Da un punto di vista scientifico, le osservazioni più stringenti alla meccanica statistica di Boltzmann vengono proposte nel 1876 da Jan Josef Loschmidt e, poi, nel 1896 da Ernest Zermelo.

Sulla base di un teorema detto della ricorrenza o dell´«eterno ritorno» elaborato dal matematico francese Henri Poincaré, sostiene Zermelo, è certo che ogni sistema dinamico dopo un certo tempo deve necessariamente tornare al suo stato di partenza e quindi, dopo aver raggiunto il massimo di entropia, deve torna a una condizione di entropia inferiore.
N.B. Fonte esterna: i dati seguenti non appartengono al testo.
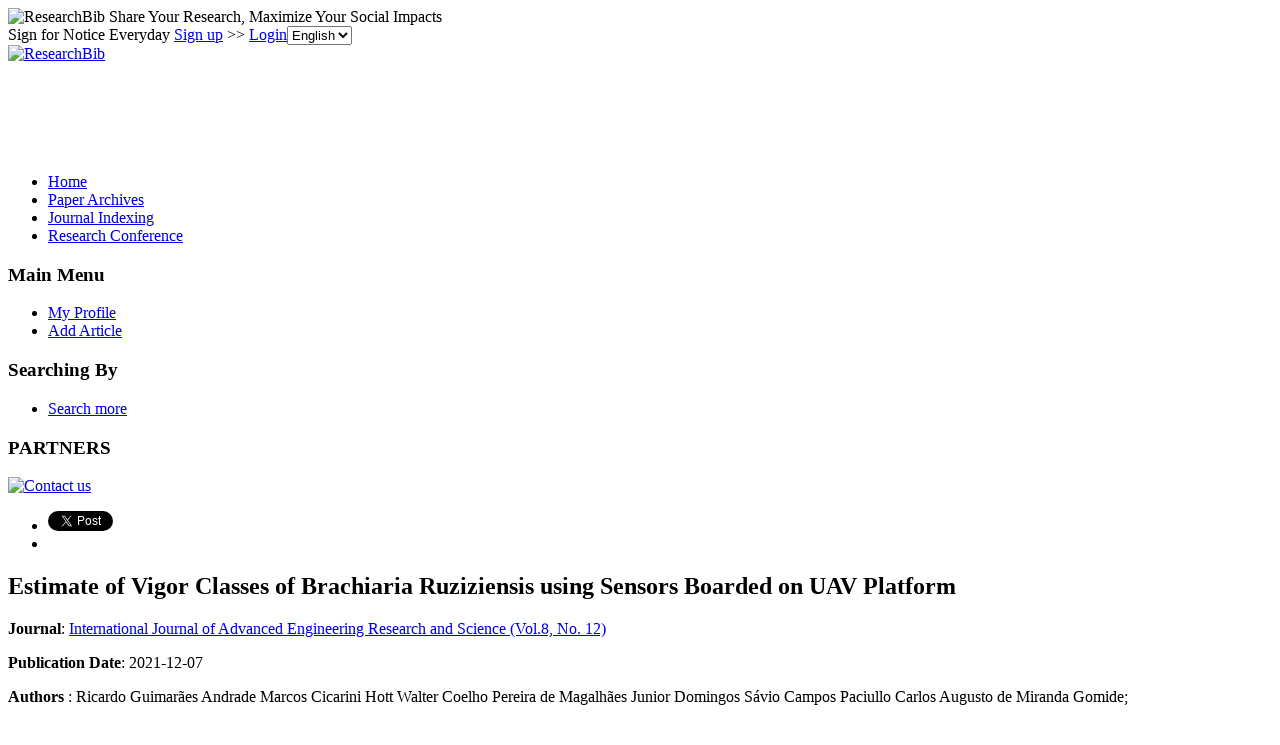

--- FILE ---
content_type: text/html; charset=utf-8
request_url: https://www.google.com/recaptcha/api2/aframe
body_size: 258
content:
<!DOCTYPE HTML><html><head><meta http-equiv="content-type" content="text/html; charset=UTF-8"></head><body><script nonce="gkH2ruD_VmplNDEDqRstBw">/** Anti-fraud and anti-abuse applications only. See google.com/recaptcha */ try{var clients={'sodar':'https://pagead2.googlesyndication.com/pagead/sodar?'};window.addEventListener("message",function(a){try{if(a.source===window.parent){var b=JSON.parse(a.data);var c=clients[b['id']];if(c){var d=document.createElement('img');d.src=c+b['params']+'&rc='+(localStorage.getItem("rc::a")?sessionStorage.getItem("rc::b"):"");window.document.body.appendChild(d);sessionStorage.setItem("rc::e",parseInt(sessionStorage.getItem("rc::e")||0)+1);localStorage.setItem("rc::h",'1768919787755');}}}catch(b){}});window.parent.postMessage("_grecaptcha_ready", "*");}catch(b){}</script></body></html>

--- FILE ---
content_type: application/x-javascript
request_url: https://recommend.researchbib.com/?category=paper&id=27229&title=Estimate+of+Vigor+Classes+of+Brachiaria+Ruziziensis+using+Sensors+Boarded+on+UAV+Platform
body_size: 913
content:
document.write('<ol class="list green"><!--font color="red">You may be interested </font--><li><a href="http://paper.researchbib.com/view/paper/342206">Effect of Electric Cigarette Smoke Exposure on Spermatozoa quality of mice (Mus musculus L)</a></li><li><a href="http://paper.researchbib.com/view/paper/399524">Exposure to tobacco (Nicotiana tabacum) extract and cigarette smoke induces hematological and histopathological alterations in Swiss albino mice</a></li><li><a href="http://paper.researchbib.com/view/paper/142968">Direct and Second Hand Cigarette Smoke Exposure and Development of Childhood Asthma</a></li><li><a href="http://paper.researchbib.com/view/paper/212786">POTENTIAL OF CURCUMIN IN PYRAMID CELL NECROSIS OF MICE (MUS MUSCULUS) DUE TO METHYLMERCURY EXPOSURE</a></li><li><a href="http://paper.researchbib.com/view/paper/52994">Acute Low-level Chronic Cigarette Smoke Exposure is always Harmful to Left Ventricular Function in older Rats</a></li></ol>')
È come dire: se verso una boccetta e disperdo nell´aria il profumo che contiene, dovrò aspettarmi che prima o poi le particelle di fragranza si riuniscano spontaneamente e tornino da sole nel flacone. Un´assurdità. Pertanto, conclude Zermelo, l´idea di base della teoria cinetica è sbagliata.

Il profumo che torna nel suo flacone non è un evento assurdo. È solo un evento altamente improbabile, risponde Boltzmann. Se hai la pazienza di aspettare qualcosa come un numero di anni pari a 10 seguito da 60 zeri, un tempo infinitamente maggiore della nostra vita e della stessa età dell´universo, forse osserverai davvero l´evento.

L´inizio del XX segna il trionfo di Boltzmann. Prima Max Planck, nel 1900 con la scoperta del quanto elementare d´azione, poi Albert Einstein, che nel 1905 fornisce tre prove indipendenti della validità della teoria atomica della materia, dimostrano che la teoria cinetica di Boltzmann è ben fondata.

Perché, dunque, Boltzmann il 5 settembre 1906 si uccide? Lo abbiamo già detto: è difficile spiegare il suicidio di un uomo. Sarà stato perché è ormai quasi cieco e il suo fisico è provato. Perché ha avuto gravi lutti in famiglia. O perché il mondo della fisica, come va sostenendo Ernst Mach, sta diventando così competitivo da mettere alla prova l´equilibrio psichico di molti. Ma è un fatto che quando si suicida nei pressi di Trieste, lo fa, per estremo paradosso, proprio quando la sua visione della fisica e del mondo ricevono una clamorosa consacrazione.
Forse Boltzmann non ha risolto il problema dei fondamenti della termodinamica in maniera definitiva. Forse il problema della «freccia del tempo» e dei fenomeni irreversibili nel mondo macroscopico non è stato definitivamente risolto. Ma è certo che il «suo» concetto di probabilità è ormai parte integrante della descrizione fisica della natura. E dell´esistenza degli atomi nessuno, neppure Ernst Mach, oserebbe ancora dubitare.